■ **WHAT TO PRODUCE**:
Copy the kingfish rigging thread between "I would like" and "my reel singing!", inclusive, renaming "yak" to "kayak" throughout.

■ **SELECTION**:
▬▬▬▬▬▬▬▬▬▬

# Kingfish rigging advice



## digger37 (Jul 16, 2009)

I am going to try catching some kings this next week down around the Sea Grove and Destin Area. I do alot of floating the creeks and small rivers up here near home (Anniston, AL) for spots and red-eye bass. 

I would like to ask for advice on how and what to rig as far as leaders and hooks in order to catch kings and spanish. I plan on using cigar minnows (live or dead), I could even catch and use pinfish if needed. What type of leader and hook is best to use? I have a Penn 750 spinning reel and an Okuma CV45 reel that I plan on using. 

Also, how far off shoreline and what do I look for (baitfish, weeds, sandbar). How far behind the yak should I trail the bait?

Sorry for all the questions, I just have the fever real bad and can't wait to get in the water and hear my reel singing!

Yall ever set a place and time for the 18th??? I would love to meet some of you and learn the tricks. Maybe take your money with beginners luck???

Shane


----------



## lobsterman (Sep 30, 2007)

I don't know what exact size wire but it is fine. Yes you can look for bait pods and the kings will be close behind and I was catching big kings at the color change just last week trolling live cigs. I use I think it is a #6 VMC 4X strong treble. If you have a short strike and it is cut in half then just start jerking it around and 99 times out of a 100 he will come back and inhale the rest.

▬▬▬▬▬▬▬▬▬▬

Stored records
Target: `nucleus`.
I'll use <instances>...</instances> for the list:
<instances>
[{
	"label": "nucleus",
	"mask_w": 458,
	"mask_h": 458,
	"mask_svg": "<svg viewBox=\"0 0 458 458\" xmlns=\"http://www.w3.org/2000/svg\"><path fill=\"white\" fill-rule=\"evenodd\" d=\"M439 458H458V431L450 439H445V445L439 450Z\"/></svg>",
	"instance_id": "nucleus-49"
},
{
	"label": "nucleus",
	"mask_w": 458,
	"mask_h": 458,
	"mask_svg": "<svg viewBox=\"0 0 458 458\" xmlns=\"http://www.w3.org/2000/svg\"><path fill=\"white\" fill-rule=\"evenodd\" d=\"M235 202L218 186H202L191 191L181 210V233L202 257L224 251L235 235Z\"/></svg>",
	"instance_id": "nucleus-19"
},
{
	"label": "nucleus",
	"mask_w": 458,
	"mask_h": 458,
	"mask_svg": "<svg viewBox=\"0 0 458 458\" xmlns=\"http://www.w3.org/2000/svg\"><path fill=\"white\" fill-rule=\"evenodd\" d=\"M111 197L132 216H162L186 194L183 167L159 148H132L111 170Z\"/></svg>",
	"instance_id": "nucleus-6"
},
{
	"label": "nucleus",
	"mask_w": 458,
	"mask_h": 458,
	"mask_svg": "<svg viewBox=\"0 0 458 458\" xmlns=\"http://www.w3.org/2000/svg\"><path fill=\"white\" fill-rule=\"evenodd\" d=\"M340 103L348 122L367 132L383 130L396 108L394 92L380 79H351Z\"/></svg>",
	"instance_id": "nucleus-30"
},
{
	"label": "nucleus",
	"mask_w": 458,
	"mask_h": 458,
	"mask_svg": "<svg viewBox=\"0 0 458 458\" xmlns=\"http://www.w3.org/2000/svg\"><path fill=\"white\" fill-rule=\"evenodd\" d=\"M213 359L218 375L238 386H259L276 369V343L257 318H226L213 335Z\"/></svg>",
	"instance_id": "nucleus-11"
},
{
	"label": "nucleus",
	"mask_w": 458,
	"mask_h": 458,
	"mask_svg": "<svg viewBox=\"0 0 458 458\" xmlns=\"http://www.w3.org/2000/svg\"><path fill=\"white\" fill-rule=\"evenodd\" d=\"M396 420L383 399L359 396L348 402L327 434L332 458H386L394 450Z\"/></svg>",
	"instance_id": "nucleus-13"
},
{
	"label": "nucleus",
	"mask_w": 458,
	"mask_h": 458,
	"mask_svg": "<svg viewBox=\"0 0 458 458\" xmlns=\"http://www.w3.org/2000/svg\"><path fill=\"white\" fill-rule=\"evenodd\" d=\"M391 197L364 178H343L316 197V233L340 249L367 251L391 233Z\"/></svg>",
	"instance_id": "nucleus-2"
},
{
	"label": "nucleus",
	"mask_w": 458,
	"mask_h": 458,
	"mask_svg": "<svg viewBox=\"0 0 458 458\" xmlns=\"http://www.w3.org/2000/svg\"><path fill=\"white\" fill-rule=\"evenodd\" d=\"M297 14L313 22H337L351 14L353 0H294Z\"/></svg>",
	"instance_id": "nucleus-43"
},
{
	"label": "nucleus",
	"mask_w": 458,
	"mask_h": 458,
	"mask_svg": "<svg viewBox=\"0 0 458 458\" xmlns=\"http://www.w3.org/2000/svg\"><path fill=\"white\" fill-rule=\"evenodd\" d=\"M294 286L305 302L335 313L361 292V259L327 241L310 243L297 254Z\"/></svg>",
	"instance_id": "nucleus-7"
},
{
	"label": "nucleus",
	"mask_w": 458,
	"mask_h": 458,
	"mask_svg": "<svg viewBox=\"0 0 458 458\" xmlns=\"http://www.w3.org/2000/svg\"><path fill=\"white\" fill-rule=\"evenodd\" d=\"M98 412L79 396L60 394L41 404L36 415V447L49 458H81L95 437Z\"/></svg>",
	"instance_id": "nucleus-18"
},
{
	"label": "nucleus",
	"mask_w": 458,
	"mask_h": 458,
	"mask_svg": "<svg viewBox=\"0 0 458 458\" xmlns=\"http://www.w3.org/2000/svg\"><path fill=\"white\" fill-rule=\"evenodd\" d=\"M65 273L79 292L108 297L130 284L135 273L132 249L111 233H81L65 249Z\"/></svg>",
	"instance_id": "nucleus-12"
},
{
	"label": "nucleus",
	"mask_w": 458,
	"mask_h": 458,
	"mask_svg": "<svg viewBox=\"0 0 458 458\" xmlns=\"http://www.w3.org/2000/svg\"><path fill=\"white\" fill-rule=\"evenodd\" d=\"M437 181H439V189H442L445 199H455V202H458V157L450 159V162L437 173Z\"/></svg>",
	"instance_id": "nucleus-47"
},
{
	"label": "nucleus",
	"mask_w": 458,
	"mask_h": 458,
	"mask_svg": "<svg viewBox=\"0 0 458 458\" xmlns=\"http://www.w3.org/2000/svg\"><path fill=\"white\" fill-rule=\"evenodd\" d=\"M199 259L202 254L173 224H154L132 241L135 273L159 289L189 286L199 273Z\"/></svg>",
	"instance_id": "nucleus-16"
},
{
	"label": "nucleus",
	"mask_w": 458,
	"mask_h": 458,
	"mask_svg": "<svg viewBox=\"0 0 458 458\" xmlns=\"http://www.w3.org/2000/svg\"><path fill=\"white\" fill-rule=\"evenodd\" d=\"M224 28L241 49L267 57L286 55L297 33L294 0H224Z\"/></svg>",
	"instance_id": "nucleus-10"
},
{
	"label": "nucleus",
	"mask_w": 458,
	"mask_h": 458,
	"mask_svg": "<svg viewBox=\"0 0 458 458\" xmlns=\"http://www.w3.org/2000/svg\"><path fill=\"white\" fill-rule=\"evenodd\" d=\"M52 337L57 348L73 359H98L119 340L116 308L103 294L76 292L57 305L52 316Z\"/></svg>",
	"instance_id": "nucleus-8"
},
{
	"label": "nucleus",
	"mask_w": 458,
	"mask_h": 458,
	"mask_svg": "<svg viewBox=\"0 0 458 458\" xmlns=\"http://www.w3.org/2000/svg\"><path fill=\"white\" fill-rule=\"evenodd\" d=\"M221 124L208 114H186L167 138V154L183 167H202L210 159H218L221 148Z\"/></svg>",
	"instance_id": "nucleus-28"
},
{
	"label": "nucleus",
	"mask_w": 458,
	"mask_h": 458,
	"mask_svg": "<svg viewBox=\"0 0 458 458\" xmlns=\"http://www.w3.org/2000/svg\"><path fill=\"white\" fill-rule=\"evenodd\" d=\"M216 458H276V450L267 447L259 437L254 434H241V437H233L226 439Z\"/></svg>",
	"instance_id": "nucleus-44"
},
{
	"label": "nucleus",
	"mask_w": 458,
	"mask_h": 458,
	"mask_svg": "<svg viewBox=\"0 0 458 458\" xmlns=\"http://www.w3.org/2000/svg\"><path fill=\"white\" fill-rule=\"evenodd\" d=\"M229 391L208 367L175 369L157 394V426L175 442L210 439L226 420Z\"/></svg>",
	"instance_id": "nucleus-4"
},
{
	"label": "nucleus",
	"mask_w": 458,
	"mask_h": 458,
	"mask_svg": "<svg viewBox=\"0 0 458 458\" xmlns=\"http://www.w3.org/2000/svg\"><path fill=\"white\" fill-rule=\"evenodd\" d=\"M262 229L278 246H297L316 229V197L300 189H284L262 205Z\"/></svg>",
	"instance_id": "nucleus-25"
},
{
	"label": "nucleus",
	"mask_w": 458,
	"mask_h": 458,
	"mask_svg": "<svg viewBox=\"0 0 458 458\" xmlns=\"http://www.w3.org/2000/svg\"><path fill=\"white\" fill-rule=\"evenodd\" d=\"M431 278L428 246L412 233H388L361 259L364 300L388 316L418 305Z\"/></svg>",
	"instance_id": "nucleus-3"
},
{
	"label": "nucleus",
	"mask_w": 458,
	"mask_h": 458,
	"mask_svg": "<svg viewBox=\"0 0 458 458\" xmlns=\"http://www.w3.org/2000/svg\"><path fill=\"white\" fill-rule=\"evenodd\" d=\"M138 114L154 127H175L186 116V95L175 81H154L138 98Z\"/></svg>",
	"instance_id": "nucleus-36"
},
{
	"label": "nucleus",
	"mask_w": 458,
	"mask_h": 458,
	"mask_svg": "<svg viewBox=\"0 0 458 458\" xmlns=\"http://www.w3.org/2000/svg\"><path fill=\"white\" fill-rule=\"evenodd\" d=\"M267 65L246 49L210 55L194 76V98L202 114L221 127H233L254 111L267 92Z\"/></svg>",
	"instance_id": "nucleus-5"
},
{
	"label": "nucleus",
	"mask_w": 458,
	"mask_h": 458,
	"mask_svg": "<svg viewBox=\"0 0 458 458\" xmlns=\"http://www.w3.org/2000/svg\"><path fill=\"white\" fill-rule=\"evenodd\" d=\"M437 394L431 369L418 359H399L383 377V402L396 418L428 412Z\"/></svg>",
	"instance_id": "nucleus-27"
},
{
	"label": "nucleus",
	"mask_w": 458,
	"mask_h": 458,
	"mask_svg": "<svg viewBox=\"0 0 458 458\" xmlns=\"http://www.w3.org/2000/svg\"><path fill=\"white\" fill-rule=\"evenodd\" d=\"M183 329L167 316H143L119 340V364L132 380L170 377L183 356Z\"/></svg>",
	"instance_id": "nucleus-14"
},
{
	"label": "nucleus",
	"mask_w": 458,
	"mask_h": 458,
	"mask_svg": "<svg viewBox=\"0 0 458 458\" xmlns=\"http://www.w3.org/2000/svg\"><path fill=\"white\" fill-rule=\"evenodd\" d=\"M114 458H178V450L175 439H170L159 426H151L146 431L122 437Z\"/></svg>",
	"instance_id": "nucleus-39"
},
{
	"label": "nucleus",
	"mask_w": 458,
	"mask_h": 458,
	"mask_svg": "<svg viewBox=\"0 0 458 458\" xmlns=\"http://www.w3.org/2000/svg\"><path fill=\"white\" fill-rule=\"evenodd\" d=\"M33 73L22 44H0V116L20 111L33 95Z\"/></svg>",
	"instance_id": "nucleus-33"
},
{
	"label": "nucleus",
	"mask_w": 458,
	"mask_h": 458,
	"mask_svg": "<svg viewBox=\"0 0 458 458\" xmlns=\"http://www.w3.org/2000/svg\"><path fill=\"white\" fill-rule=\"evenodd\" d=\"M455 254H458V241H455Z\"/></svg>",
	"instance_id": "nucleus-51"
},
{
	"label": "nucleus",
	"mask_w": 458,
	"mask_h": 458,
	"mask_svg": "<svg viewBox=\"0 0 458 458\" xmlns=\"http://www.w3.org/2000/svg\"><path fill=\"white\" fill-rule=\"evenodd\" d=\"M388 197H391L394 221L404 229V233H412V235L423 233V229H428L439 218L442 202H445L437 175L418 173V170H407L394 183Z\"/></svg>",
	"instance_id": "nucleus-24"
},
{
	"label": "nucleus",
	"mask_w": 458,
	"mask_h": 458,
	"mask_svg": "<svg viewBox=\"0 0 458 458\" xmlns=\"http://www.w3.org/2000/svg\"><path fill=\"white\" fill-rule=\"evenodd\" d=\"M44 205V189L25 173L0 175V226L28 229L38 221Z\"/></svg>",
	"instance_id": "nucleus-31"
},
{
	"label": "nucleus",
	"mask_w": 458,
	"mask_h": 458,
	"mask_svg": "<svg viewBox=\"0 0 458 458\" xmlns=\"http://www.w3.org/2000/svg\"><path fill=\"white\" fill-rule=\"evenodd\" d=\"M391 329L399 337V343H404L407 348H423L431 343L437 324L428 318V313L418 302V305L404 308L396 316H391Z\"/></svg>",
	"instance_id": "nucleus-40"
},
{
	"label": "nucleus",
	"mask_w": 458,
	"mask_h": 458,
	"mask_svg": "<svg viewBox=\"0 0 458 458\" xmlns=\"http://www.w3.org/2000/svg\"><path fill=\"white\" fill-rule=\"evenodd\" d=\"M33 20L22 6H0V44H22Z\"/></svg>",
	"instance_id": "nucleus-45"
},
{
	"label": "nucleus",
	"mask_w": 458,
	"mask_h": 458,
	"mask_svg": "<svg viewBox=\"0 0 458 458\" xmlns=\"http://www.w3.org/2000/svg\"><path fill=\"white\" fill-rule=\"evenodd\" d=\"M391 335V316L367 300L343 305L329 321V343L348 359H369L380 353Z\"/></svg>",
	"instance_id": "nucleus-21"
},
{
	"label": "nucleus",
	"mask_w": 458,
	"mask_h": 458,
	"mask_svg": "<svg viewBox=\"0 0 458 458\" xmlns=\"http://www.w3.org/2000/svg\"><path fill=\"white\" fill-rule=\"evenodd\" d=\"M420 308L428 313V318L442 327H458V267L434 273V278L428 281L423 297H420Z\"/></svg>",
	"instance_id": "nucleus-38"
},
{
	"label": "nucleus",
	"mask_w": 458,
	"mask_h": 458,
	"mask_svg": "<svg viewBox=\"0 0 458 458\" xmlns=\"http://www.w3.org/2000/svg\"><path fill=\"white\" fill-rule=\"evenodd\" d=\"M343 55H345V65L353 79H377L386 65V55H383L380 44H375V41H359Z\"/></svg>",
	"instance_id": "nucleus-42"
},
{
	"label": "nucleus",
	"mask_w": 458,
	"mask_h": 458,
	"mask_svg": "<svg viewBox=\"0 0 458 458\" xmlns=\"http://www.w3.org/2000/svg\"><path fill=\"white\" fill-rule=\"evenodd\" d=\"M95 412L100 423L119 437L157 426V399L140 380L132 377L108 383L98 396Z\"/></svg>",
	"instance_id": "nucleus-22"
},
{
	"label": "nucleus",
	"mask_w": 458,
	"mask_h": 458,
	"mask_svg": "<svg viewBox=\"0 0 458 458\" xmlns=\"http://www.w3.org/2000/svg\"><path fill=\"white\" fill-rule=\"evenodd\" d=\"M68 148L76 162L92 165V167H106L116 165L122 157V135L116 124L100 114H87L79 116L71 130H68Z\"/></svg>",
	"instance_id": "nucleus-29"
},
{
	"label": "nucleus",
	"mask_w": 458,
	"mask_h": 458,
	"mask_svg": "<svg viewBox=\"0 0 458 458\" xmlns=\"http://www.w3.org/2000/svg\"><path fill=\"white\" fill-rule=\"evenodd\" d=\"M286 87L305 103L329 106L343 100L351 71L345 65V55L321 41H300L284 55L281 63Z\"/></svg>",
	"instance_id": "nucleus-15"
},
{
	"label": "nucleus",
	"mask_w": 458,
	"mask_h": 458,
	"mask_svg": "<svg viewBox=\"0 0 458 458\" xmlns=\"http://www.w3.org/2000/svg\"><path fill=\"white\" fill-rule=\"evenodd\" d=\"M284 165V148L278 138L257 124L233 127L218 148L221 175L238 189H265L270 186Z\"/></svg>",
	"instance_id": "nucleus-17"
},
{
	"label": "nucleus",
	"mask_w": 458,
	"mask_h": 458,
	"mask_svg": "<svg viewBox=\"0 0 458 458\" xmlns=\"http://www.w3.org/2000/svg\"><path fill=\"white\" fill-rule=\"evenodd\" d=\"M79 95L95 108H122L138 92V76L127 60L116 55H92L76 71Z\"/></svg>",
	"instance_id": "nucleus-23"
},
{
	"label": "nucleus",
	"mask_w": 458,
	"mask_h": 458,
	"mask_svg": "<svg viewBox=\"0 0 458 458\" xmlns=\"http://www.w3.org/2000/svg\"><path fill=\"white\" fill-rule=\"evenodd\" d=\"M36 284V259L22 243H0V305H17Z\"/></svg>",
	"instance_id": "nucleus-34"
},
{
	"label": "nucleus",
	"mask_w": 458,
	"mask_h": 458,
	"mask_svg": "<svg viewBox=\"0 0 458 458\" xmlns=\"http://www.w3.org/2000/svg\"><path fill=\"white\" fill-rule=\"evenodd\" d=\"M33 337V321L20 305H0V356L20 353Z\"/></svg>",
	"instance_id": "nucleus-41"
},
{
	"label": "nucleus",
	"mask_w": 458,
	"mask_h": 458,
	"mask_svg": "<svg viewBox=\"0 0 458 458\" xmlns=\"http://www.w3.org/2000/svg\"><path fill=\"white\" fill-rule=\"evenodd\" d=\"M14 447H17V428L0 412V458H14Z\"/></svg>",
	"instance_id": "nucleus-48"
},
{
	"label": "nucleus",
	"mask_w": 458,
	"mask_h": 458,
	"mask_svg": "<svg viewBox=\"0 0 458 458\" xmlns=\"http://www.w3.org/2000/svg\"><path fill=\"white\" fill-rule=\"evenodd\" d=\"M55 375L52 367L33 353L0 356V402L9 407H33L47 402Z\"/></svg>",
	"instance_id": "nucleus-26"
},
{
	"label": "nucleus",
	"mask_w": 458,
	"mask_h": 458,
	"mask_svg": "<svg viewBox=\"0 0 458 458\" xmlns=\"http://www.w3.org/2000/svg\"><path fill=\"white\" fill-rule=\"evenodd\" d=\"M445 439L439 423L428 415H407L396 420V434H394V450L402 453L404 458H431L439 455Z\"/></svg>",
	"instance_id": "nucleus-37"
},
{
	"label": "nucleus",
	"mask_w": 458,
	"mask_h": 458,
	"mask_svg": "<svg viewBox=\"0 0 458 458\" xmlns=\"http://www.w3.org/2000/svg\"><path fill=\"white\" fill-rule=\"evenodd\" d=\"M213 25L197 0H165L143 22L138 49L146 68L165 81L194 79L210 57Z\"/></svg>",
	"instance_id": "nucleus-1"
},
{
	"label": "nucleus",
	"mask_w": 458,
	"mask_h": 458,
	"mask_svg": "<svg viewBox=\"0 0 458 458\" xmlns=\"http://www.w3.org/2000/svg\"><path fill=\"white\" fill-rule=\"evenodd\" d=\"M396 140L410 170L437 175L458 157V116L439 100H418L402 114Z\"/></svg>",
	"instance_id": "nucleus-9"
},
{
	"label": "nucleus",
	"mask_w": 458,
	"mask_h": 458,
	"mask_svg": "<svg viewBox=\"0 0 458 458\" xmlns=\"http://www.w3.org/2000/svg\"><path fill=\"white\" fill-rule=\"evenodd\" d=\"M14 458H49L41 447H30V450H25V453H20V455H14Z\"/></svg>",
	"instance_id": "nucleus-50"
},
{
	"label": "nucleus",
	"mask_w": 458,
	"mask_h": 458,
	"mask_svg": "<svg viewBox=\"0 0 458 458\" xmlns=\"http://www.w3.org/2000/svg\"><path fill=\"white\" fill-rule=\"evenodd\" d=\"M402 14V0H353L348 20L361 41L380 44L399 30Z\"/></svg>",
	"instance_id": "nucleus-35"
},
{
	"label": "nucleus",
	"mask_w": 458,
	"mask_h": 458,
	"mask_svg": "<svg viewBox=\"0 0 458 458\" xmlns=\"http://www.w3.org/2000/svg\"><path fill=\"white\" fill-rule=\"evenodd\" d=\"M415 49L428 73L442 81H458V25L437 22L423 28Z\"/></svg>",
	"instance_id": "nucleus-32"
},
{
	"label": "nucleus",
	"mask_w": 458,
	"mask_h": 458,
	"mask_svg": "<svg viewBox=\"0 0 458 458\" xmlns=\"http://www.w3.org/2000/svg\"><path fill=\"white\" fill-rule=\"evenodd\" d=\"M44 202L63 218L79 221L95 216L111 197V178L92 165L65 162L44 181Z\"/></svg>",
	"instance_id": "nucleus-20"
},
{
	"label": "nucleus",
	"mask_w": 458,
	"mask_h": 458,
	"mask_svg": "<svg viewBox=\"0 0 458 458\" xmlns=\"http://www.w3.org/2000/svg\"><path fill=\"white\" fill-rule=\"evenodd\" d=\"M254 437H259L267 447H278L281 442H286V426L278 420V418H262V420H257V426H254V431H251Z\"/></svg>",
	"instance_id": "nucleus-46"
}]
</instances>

▬▬▬▬▬▬▬▬▬▬

■ **ANSWER FOR THE TASK**:
I would like to ask for advice on how and what to rig as far as leaders and hooks in order to catch kings and spanish. I plan on using cigar minnows (live or dead), I could even catch and use pinfish if needed. What type of leader and hook is best to use? I have a Penn 750 spinning reel and an Okuma CV45 reel that I plan on using. 

Also, how far off shoreline and what do I look for (baitfish, weeds, sandbar). How far behind the kayak should I trail the bait?

Sorry for all the questions, I just have the fever real bad and can't wait to get in the water and hear my reel singing!